EXERCISE TASK: Reproduce the listing below verbatim, line for line.

RECORDS PROVIDED:
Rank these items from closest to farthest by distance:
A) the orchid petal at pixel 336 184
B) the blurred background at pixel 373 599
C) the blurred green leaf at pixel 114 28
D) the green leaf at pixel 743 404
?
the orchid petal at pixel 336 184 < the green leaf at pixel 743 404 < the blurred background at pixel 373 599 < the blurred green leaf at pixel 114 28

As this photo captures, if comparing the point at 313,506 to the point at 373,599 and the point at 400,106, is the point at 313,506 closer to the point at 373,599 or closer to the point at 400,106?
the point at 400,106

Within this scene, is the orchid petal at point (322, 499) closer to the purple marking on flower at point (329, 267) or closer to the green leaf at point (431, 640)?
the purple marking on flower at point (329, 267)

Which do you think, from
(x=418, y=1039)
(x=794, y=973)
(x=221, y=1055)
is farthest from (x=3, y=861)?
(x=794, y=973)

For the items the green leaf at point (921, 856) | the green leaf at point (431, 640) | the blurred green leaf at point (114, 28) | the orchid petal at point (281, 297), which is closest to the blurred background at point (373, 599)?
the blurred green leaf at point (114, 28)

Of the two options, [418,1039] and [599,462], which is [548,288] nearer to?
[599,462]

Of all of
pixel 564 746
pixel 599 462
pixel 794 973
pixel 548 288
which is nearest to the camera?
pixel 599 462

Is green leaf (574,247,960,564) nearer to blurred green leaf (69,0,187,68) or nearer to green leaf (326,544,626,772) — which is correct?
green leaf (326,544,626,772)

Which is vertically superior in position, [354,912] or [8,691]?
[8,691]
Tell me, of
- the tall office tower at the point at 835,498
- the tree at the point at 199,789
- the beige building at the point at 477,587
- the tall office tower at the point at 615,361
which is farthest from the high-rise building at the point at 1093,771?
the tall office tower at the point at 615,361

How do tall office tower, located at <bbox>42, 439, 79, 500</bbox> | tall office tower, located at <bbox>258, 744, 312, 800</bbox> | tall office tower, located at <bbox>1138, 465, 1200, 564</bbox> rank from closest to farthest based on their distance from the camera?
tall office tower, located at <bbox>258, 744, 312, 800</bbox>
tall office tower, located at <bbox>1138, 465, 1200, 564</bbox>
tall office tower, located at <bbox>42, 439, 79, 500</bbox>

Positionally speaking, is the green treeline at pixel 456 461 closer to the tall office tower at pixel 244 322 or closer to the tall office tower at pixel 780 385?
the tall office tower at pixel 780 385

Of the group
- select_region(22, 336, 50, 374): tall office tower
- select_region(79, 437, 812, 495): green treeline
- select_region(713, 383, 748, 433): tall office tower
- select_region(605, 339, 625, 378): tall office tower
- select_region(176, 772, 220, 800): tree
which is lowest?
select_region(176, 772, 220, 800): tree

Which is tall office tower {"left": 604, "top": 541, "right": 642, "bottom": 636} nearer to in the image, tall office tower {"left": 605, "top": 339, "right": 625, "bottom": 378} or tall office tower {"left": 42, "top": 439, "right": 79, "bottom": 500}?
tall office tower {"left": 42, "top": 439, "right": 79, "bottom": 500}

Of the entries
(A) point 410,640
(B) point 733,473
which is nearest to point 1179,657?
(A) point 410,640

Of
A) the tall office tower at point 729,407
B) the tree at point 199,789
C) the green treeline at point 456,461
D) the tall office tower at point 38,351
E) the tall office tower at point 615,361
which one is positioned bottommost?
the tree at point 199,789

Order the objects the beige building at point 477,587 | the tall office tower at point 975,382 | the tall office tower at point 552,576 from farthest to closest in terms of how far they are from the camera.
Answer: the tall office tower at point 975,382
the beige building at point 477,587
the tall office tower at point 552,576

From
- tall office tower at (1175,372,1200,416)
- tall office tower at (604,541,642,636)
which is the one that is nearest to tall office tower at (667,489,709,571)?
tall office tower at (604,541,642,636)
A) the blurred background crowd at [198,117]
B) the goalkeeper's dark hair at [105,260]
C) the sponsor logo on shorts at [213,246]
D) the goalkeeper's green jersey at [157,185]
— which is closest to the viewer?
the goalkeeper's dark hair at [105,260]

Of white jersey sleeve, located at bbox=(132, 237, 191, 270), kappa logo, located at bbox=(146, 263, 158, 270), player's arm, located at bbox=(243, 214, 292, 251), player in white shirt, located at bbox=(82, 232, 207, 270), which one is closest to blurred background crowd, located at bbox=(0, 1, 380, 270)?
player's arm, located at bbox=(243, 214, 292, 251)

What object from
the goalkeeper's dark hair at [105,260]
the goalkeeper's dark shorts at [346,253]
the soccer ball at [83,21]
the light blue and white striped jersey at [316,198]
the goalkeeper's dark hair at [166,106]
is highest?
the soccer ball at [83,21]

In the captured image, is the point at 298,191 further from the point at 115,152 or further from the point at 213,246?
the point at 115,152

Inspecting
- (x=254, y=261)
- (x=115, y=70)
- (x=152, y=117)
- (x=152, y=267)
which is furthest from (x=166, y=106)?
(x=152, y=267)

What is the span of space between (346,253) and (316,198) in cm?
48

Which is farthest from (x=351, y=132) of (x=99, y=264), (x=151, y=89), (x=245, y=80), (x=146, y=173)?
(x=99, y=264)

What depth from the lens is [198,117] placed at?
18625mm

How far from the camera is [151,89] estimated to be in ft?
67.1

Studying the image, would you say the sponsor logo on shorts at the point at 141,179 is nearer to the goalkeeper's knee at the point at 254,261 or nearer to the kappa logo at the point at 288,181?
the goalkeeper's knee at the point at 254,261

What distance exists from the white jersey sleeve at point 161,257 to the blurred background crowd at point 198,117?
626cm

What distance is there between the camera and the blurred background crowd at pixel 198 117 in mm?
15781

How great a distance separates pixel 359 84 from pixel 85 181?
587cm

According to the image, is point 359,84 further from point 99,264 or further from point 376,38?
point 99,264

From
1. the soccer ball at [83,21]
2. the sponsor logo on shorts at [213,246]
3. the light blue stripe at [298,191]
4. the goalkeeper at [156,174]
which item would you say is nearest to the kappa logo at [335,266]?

THE RESULT:
Rank these items from closest to farthest by distance:
A) the orchid petal at pixel 336 184
B) the blurred background at pixel 373 599
C) the blurred green leaf at pixel 114 28
D) the green leaf at pixel 743 404
?
the orchid petal at pixel 336 184 < the green leaf at pixel 743 404 < the blurred background at pixel 373 599 < the blurred green leaf at pixel 114 28

As this photo captures, if comparing the point at 313,506 to the point at 373,599 and the point at 400,106, is the point at 313,506 closer to the point at 373,599 or closer to the point at 400,106?
the point at 400,106

Within this scene, is the orchid petal at point (322, 499) closer to the purple marking on flower at point (329, 267) or closer to the green leaf at point (431, 640)?
the purple marking on flower at point (329, 267)

Which do you think, from
(x=418, y=1039)
(x=794, y=973)
(x=221, y=1055)
is farthest from (x=3, y=861)?
(x=794, y=973)

For the items the green leaf at point (921, 856) | the green leaf at point (431, 640) | the blurred green leaf at point (114, 28) | the orchid petal at point (281, 297), which is closest to the blurred background at point (373, 599)?
the blurred green leaf at point (114, 28)

Of the two options, [418,1039] and [599,462], which is [548,288] nearer to?
[599,462]

Of all of
pixel 564 746
pixel 599 462
pixel 794 973
pixel 548 288
which is nearest to the camera?
pixel 599 462

Is green leaf (574,247,960,564) nearer to blurred green leaf (69,0,187,68) or nearer to green leaf (326,544,626,772) — which is correct?
green leaf (326,544,626,772)

Which is vertically superior in position, [354,912] or [8,691]?
[8,691]
Tell me, of
- the tall office tower at the point at 835,498
- the tree at the point at 199,789
- the beige building at the point at 477,587
- the tall office tower at the point at 615,361
which is farthest from the high-rise building at the point at 1093,771?
the tall office tower at the point at 615,361

How do tall office tower, located at <bbox>42, 439, 79, 500</bbox> | tall office tower, located at <bbox>258, 744, 312, 800</bbox> | tall office tower, located at <bbox>1138, 465, 1200, 564</bbox> rank from closest to farthest based on their distance from the camera?
tall office tower, located at <bbox>258, 744, 312, 800</bbox>
tall office tower, located at <bbox>1138, 465, 1200, 564</bbox>
tall office tower, located at <bbox>42, 439, 79, 500</bbox>

Positionally speaking, is the green treeline at pixel 456 461 closer to the tall office tower at pixel 244 322 or closer to the tall office tower at pixel 780 385?
the tall office tower at pixel 780 385

Of the group
- select_region(22, 336, 50, 374): tall office tower
- select_region(79, 437, 812, 495): green treeline
- select_region(713, 383, 748, 433): tall office tower
- select_region(605, 339, 625, 378): tall office tower
- select_region(176, 772, 220, 800): tree
which is lowest?
select_region(176, 772, 220, 800): tree

Which is tall office tower {"left": 604, "top": 541, "right": 642, "bottom": 636} nearer to in the image, tall office tower {"left": 605, "top": 339, "right": 625, "bottom": 378} or tall office tower {"left": 42, "top": 439, "right": 79, "bottom": 500}?
tall office tower {"left": 42, "top": 439, "right": 79, "bottom": 500}

Of the entries
(A) point 410,640
(B) point 733,473
which is nearest to point 1179,657?
(A) point 410,640

Of
A) the tall office tower at point 729,407
B) the tree at point 199,789
C) the green treeline at point 456,461
D) the tall office tower at point 38,351
E) the tall office tower at point 615,361
which one is positioned bottommost?
the tree at point 199,789

Order the objects the beige building at point 477,587 | the tall office tower at point 975,382 | the tall office tower at point 552,576 from farthest to closest in terms of how far they are from the camera.
Answer: the tall office tower at point 975,382
the beige building at point 477,587
the tall office tower at point 552,576

From
- tall office tower at (1175,372,1200,416)
- tall office tower at (604,541,642,636)
which is the one that is nearest to tall office tower at (667,489,709,571)?
tall office tower at (604,541,642,636)
A) the blurred background crowd at [198,117]
B) the goalkeeper's dark hair at [105,260]
C) the sponsor logo on shorts at [213,246]
D) the goalkeeper's green jersey at [157,185]
— which is closest to the viewer?
the goalkeeper's dark hair at [105,260]

Of white jersey sleeve, located at bbox=(132, 237, 191, 270), kappa logo, located at bbox=(146, 263, 158, 270), player's arm, located at bbox=(243, 214, 292, 251), player in white shirt, located at bbox=(82, 232, 207, 270), which one is closest to blurred background crowd, located at bbox=(0, 1, 380, 270)?
player's arm, located at bbox=(243, 214, 292, 251)

What object from
the goalkeeper's dark hair at [105,260]
the goalkeeper's dark shorts at [346,253]
the soccer ball at [83,21]
the light blue and white striped jersey at [316,198]
the goalkeeper's dark hair at [166,106]
is highest?
the soccer ball at [83,21]

In the captured image, is the point at 298,191 further from the point at 115,152 or further from the point at 213,246?
the point at 115,152

Inspecting
- (x=254, y=261)
- (x=115, y=70)
- (x=152, y=117)
- (x=152, y=267)
which is furthest from (x=166, y=106)?
(x=152, y=267)

What is the span of space between (346,253) and (316,198) in cm?
48

Which is farthest from (x=351, y=132) of (x=99, y=264), (x=151, y=89), (x=245, y=80), (x=146, y=173)?
(x=99, y=264)

What depth from the lens is [198,117] placed at?
18625mm

How far from the camera is [151,89] estimated to be in ft?
67.1

Studying the image, would you say the sponsor logo on shorts at the point at 141,179 is nearer to the goalkeeper's knee at the point at 254,261 or nearer to the kappa logo at the point at 288,181?
the goalkeeper's knee at the point at 254,261

What distance exists from the white jersey sleeve at point 161,257 to the blurred background crowd at point 198,117?
626cm

What distance is there between the camera and the blurred background crowd at pixel 198 117 in mm?
15781

How great a distance separates pixel 359 84 from pixel 85 181?
587cm

According to the image, is point 359,84 further from point 99,264 or further from point 376,38?
point 99,264

From
1. the soccer ball at [83,21]
2. the sponsor logo on shorts at [213,246]
3. the light blue stripe at [298,191]
4. the goalkeeper at [156,174]
which item would you say is nearest to the kappa logo at [335,266]?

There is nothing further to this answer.